§ **What needs to be done**:
In full and without alteration, repeat the material.

§ **Records supplied**:
_ _ _ _

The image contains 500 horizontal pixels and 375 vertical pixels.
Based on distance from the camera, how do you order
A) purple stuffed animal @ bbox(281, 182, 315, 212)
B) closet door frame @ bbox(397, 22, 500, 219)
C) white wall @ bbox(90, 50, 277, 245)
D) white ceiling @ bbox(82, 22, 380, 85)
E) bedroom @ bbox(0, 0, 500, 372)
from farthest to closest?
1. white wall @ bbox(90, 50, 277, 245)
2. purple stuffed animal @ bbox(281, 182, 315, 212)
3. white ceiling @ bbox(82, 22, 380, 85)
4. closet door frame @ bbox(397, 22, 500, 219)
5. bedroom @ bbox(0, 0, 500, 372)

_ _ _ _

§ **Exercise result**:
The image contains 500 horizontal pixels and 375 vertical pixels.
Based on distance from the camera, how do you order
A) purple stuffed animal @ bbox(281, 182, 315, 212)
B) closet door frame @ bbox(397, 22, 500, 219)
C) white wall @ bbox(90, 50, 277, 245)
D) white ceiling @ bbox(82, 22, 380, 85)
E) bedroom @ bbox(0, 0, 500, 372)
from farthest to closest?
1. white wall @ bbox(90, 50, 277, 245)
2. purple stuffed animal @ bbox(281, 182, 315, 212)
3. white ceiling @ bbox(82, 22, 380, 85)
4. closet door frame @ bbox(397, 22, 500, 219)
5. bedroom @ bbox(0, 0, 500, 372)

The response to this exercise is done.